### 数据摘录
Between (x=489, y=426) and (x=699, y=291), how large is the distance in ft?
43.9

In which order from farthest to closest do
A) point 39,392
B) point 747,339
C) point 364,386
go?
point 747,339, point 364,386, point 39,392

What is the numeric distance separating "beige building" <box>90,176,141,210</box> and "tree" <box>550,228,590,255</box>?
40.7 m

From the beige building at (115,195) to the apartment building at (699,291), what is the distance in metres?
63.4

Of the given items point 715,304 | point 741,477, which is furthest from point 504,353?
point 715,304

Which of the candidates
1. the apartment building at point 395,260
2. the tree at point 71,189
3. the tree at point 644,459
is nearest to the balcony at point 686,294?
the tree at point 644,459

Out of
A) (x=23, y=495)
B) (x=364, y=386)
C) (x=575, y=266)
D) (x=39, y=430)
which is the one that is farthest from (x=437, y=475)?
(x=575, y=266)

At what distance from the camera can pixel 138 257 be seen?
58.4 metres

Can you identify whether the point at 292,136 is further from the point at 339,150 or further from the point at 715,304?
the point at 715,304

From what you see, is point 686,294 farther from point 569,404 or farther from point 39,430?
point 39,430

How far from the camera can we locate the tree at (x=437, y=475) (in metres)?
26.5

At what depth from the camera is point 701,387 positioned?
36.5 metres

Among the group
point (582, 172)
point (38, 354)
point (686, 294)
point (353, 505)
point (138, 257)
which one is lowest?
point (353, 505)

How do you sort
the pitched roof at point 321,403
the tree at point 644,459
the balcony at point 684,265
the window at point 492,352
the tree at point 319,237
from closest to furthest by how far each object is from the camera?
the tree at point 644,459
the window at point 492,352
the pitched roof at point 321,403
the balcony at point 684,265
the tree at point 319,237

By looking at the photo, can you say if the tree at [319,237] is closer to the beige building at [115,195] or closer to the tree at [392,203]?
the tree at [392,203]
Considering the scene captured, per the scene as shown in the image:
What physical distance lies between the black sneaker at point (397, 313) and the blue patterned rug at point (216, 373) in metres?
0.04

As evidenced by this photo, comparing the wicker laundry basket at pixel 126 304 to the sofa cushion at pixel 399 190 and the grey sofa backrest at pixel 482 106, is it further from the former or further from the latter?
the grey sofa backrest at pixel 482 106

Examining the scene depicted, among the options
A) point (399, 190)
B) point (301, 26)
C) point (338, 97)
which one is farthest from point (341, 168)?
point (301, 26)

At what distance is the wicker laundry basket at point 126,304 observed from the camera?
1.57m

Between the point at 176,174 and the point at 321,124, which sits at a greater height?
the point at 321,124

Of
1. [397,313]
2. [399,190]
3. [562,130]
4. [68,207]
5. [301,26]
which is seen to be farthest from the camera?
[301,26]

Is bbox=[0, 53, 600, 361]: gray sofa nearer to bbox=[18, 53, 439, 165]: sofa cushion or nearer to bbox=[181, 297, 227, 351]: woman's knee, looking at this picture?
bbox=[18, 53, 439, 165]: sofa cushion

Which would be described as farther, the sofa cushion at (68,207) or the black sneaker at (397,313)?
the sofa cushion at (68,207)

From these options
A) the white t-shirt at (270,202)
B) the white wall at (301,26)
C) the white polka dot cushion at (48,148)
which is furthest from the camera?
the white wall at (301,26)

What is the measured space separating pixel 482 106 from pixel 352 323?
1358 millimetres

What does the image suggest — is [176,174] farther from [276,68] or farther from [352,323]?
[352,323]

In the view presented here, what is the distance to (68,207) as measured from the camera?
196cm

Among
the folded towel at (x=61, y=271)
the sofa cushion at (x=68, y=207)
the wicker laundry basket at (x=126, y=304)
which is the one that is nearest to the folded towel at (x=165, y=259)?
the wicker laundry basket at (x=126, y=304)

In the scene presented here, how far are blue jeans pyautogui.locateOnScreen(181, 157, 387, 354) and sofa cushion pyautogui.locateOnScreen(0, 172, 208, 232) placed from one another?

### 练习要求
请从含有"Is bbox=[0, 53, 600, 361]: gray"的那一行开始，一直到最后一行为止，把这些行中的"folded towel"替换为"bath towel"，其余内容保持不变，然后重新写出这些行。

### 书面回答
Is bbox=[0, 53, 600, 361]: gray sofa nearer to bbox=[18, 53, 439, 165]: sofa cushion or nearer to bbox=[181, 297, 227, 351]: woman's knee, looking at this picture?
bbox=[18, 53, 439, 165]: sofa cushion

Which would be described as farther, the sofa cushion at (68,207) or the black sneaker at (397,313)?
the sofa cushion at (68,207)

From these options
A) the white t-shirt at (270,202)
B) the white wall at (301,26)
C) the white polka dot cushion at (48,148)
which is furthest from the camera?
the white wall at (301,26)

What is the measured space separating pixel 482 106 from pixel 352 323?
1358 millimetres

What does the image suggest — is [176,174] farther from [276,68] or farther from [352,323]?
[352,323]

In the view presented here, what is the distance to (68,207) as measured from the camera?
196cm

Among
the bath towel at (x=61, y=271)
the sofa cushion at (x=68, y=207)
the wicker laundry basket at (x=126, y=304)
which is the one that is nearest to the bath towel at (x=165, y=259)?
the wicker laundry basket at (x=126, y=304)

In the scene presented here, how far are blue jeans pyautogui.locateOnScreen(181, 157, 387, 354) and sofa cushion pyautogui.locateOnScreen(0, 172, 208, 232) placed from one another?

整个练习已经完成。